Prostate cancer incidence and mortality rates are significantly associated with race or ethnicity. In the United States, men of African ancestry are at 1.6- to 2.9-fold increased risk for diagnosis and 2.4- to 5.0-fold increased risk of death from prostate cancer than men of European and Asian ancestry, respectively [1]. With no known modifiable risk factors and limited success in identifying significant socioeconomic or lifestyle contributors, a link between genetics and health disparity cannot be ignored. Studies focused on inherited genetic risk using genome-wide association analysis report African-specific risk-alleles [2]. However, studies focused on the acquired genomic landscape of African ancestral prostate tumor evolution have been scarce.

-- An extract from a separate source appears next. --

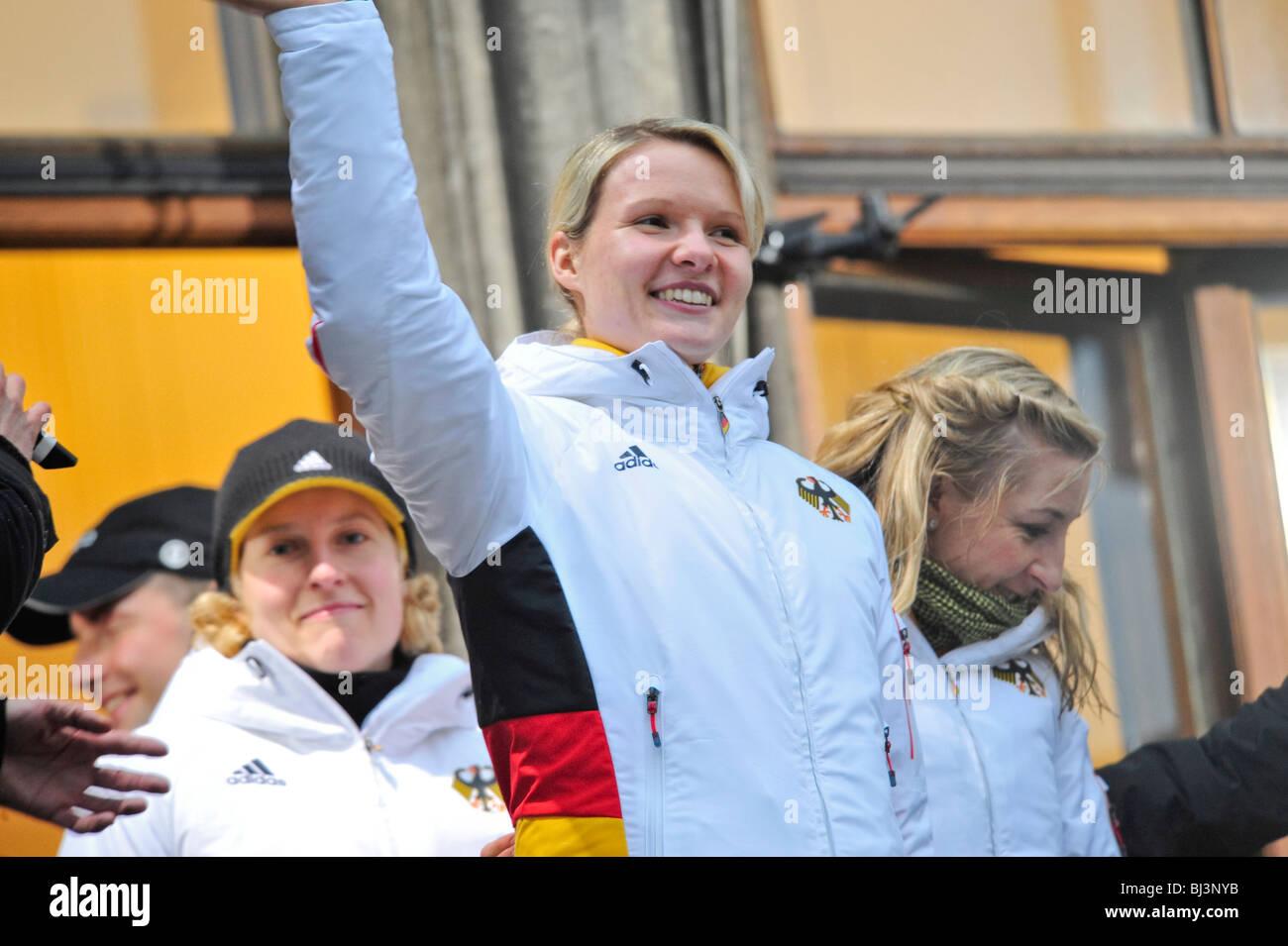 Stephanie Beckert, el patinador de velocidad, medallista de oro Olímpico, en la recepción de los participantes olímpicos Foto de stock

Genome profiling has identified prostate tumors as highly heterogenous. In contrast to other cancers, small coding somatic mutations are relatively scarce, while recurrent non-coding aberrations and larger genomic rearrangements, including E26 transformation-specific (ETS) family transcription factor gene fusions and somatic copy number alterations (SCNAs), are more common [3, 4]. Consequently, exome sequencing is regarded as having limited appeal, with consortia such as the Pan Prostate Cancer Group (PPCG) advocating for whole genome sequencing (WGS). We found a single study to have used WGS (specifically Complete Genomics) to interrogate the genomic landscape of Gleason score ≥ 6 tumors from 24 African American men [5], while data for Africa was lacking.

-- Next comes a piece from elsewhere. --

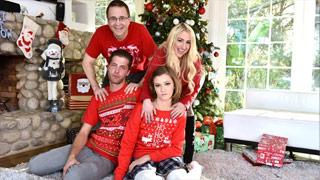 A ninfetinha Riley Mae transando com o meio-irmão no Natal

We have previously highlighted the untapped potential that Africa holds to unravel the genetic basis and evolution of prostate cancer, in particular aggressive disease [6]. Establishing in 2008 the Southern African Prostate Cancer Study (SAPCS), we observed a 2.1-fold increase in aggressive disease presentation in Black South Africans compared with age-adjusted African Americans [7]. To unravel the genetic basis for this disparity, we performed fresh-tumor and normal-blood paired WGS for six African (South African) and nine European (Australian) men presenting with treatment-naïve high-risk (Gleason score ≥ 8) prostate cancer [8]. Although a pilot analysis, direct race/ethic comparison allowed for limitations associated with between study comparisons, including sample processing, sequencing and data analyses, to be eliminated.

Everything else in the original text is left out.